And here is a link to a poignant poem by one of the women  who found herself in this position, Vera Brittain
http://allpoetry.com/The-Superfluous-Woman

Saturday, February 14, 2015

MARDI GRAS

by June Shaw

Sure wish I could take time to write more--but it's Valentine and Mardi Gras, and I live near New Orleans.

Need I say more?

Have a terrific time!

Thursday, February 12, 2015

Murder and Valentines

by Jackie King

The thought of Valentine’s Day always gives me a warm and fuzzy feeling. I can’t help myself. This all started back in grade school when we were allowed to decorate a special box or paper sack in anticipation of the valentines we would receive.

And in appreciation of Valentine's Day, I'd like to say that I can’t seem to spin a romantic yarn without weaving “Murder Most Foul” in with “Happily Ever After.” When my fingers hit the keyboard I’m immediately seized by the urge to murder some odious person on paper. ALAS for my LACK (pun intended) of control, but YEA for the fun of it. You see, I can choose any dolt I wish who has ‘done me wrong’ or ‘irritated the fire out of me.’ (Okie speak.)


The Inconvenient Corpse 1st Grace Cassidy Mystery

Since I write traditional (cozy) mystery, the violence in my stories happens off scene and my main character stumbles onto the body. Circumstances then drag this hapless person into the solving of the crime. In my novel THE INCONVENIENT CORPSE, poor Grace Cassidy discovers a naked dead body in her hotel bed. Then (as if she didn’t have enough problems dealing with an unfaithful husband), I add a rugged cop named Sergeant Sam Harper, who thinks our Grace did the killing but likes her anyway.

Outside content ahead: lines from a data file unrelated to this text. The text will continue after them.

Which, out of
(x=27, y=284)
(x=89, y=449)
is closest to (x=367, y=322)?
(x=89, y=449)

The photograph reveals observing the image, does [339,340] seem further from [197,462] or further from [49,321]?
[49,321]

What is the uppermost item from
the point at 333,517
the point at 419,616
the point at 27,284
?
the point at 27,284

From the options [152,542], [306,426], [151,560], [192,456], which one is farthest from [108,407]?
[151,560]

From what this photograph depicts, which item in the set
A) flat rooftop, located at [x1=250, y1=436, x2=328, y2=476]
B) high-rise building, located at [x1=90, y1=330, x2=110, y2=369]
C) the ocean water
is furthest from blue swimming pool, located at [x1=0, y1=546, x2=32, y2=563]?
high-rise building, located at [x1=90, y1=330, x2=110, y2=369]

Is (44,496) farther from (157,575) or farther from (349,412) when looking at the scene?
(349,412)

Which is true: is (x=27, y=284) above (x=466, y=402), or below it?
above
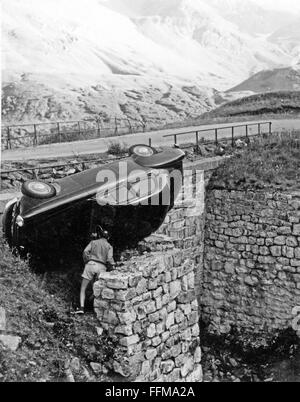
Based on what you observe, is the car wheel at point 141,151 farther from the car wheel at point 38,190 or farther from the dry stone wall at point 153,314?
the car wheel at point 38,190

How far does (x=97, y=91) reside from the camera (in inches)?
2640

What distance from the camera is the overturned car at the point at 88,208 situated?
340 inches

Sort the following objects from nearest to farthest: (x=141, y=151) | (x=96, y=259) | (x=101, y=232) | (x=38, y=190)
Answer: (x=96, y=259) → (x=38, y=190) → (x=101, y=232) → (x=141, y=151)

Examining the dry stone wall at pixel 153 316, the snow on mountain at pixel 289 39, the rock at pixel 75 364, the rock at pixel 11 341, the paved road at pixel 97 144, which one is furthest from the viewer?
the snow on mountain at pixel 289 39

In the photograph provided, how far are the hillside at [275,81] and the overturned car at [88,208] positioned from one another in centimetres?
5169

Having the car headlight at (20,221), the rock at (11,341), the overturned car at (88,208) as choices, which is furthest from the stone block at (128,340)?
the car headlight at (20,221)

The Corpse Who Walked in the Door --2nd Grace Cassidy Mystery


In my second in this series, THE CORPSE WHO WALKED IN THE DOOR, the romance continues slowly. The slow pace is because my books are primarily cozy mysteries, and murder is the main focus.

At present I’m on the second draft of the next in Grace’s adventures, THE CORPSE AND THE GEEZER BRIGADE.

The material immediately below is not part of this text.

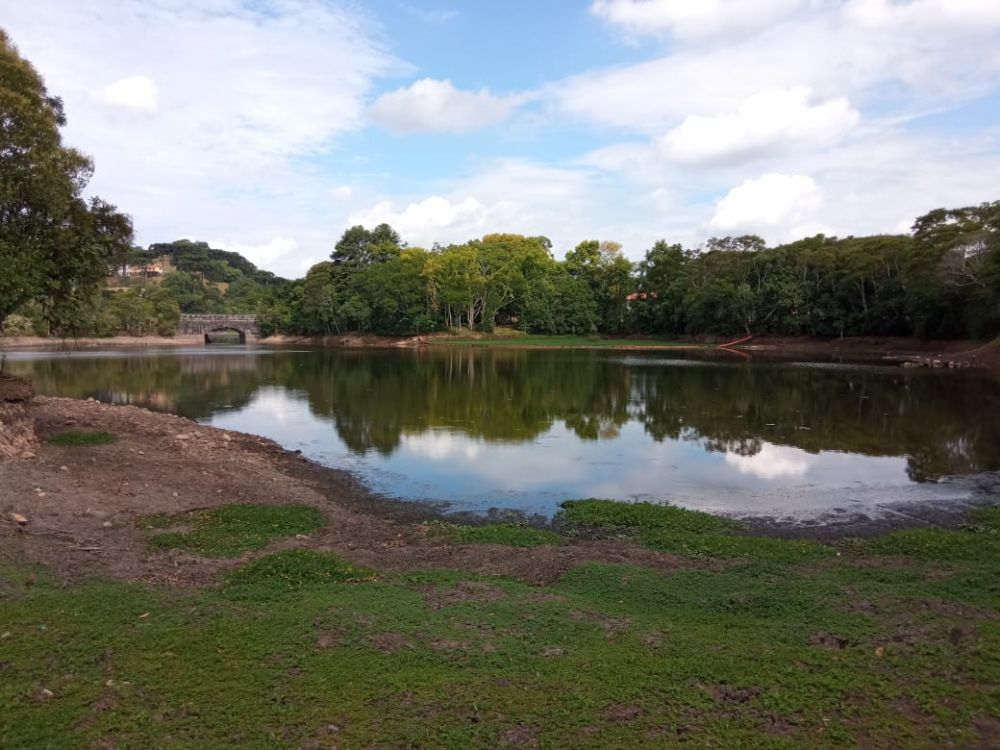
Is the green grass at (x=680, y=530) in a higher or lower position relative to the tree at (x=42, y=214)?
lower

Oh my! There’s nothing like murder and mayhem and secret lusting after someone who is totally wrong for you, to get a reader’s/writer’s juices flowing. I know, because those are the kinds of books I read until my eyes feel as if they have been sandpapered.

For other writers out there, I suggest you consider spiking your romance with a touch of mystery. For my favorite people, readers (and of course this includes writers who are avid readers) let’s chat for a minute about authors who excel at this skill:

Blackbird Sisters Mysteries by Nancy Martin:

Nancy Martin has penned the delightful Blackbird Sisters mysteries series. She begins with HOW TO MURDER A MILLIONAIRE and continues to A LITTLE NIGHT MURDER. And I just heard a new Blackbird book is in the mill. Martin also writes the brassier Roxy Abruzzo series featuring a monster dog and a monster truck, along with the madcap heroine.

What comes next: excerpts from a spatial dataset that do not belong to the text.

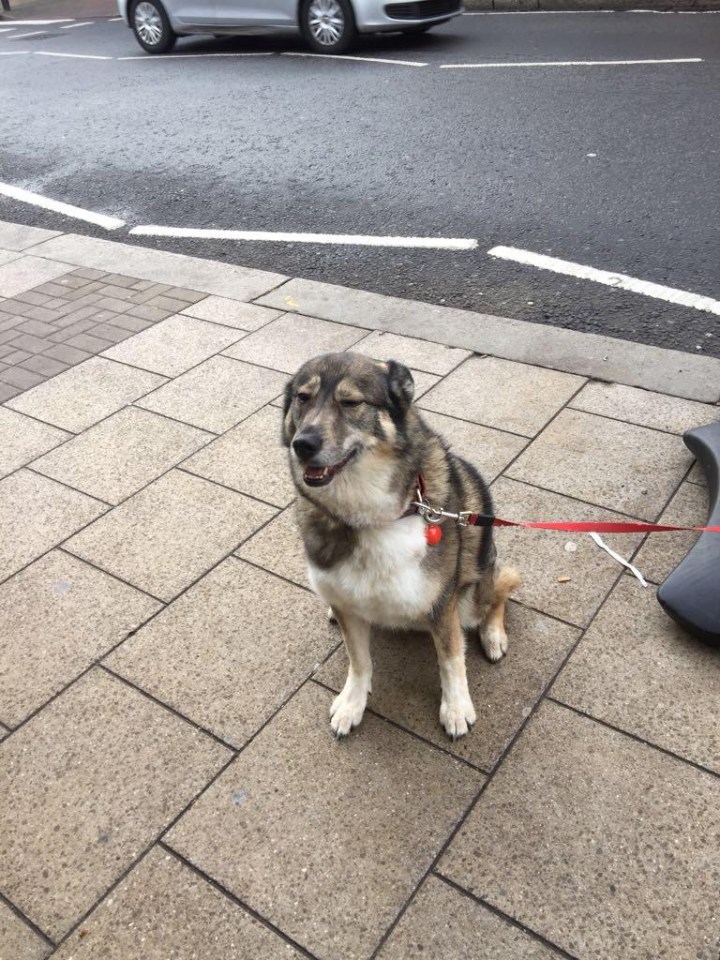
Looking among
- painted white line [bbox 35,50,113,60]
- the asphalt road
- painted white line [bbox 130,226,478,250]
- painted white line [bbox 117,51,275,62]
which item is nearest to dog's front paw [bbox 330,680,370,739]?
the asphalt road

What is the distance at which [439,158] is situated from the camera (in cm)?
822

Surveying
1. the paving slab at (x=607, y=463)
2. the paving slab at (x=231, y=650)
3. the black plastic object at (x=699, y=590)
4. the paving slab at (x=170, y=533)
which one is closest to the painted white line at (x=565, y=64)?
the paving slab at (x=607, y=463)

Charlaine Harris doesn't just write about vampires! If you haven’t already done so, check out her Aurora “Roe” Teagarden line involving a young librarian and her evolving love life. Aurora “Roe” Teagarden begins as a stereotypical librarian wearing coke bottle glasses and sensible shoes. Her social highlight is a once-a-month meeting with other mystery enthusiasts to discuss murder. As might be expected, someone is iced and Roe becomes sleuth. She also evolves through the series into a sexy woman with an exciting social calendar. These books are well-plotted, exciting mysteries, combined with romance.

Have y’all (more Okie speak) read Elaine Viet’s ‘Dead End Job series?’ If not, you might want to read the first chapter of AN UPLIFTING MURDER (free on line). Bet you’ll love it. I intend to order my copy as soon as I finish writing this blog. She’s another writer who keeps me glued to the book until the last page is finished.

I've shared three of my favorites mystery/romance series. Let me know your best picks, whatever they may be, and if I haven’t already tried these authors I’ll download copies ASAP.

Tuesday, February 10, 2015

Can I help you? Obviously not.

by Bill Kirton
The charming but useless Matilda
A recent attempt to get an online answer to a very simple question saw me directed to one of those ‘Ask Penelope’- type pages, where you’re confronted by a photo or a ‘cute’ cartoon of a pretty, smiling woman, with a speech bubble saying ‘Hi. Let me help you.’ Fifteen minutes and an avalanche of oaths later, I gave up and wrote and sent the company a letter (yes, on paper, in an envelope, with a stamp). I wasn’t asking a bank about my account but, in essence, what follows is not too far away from the experience.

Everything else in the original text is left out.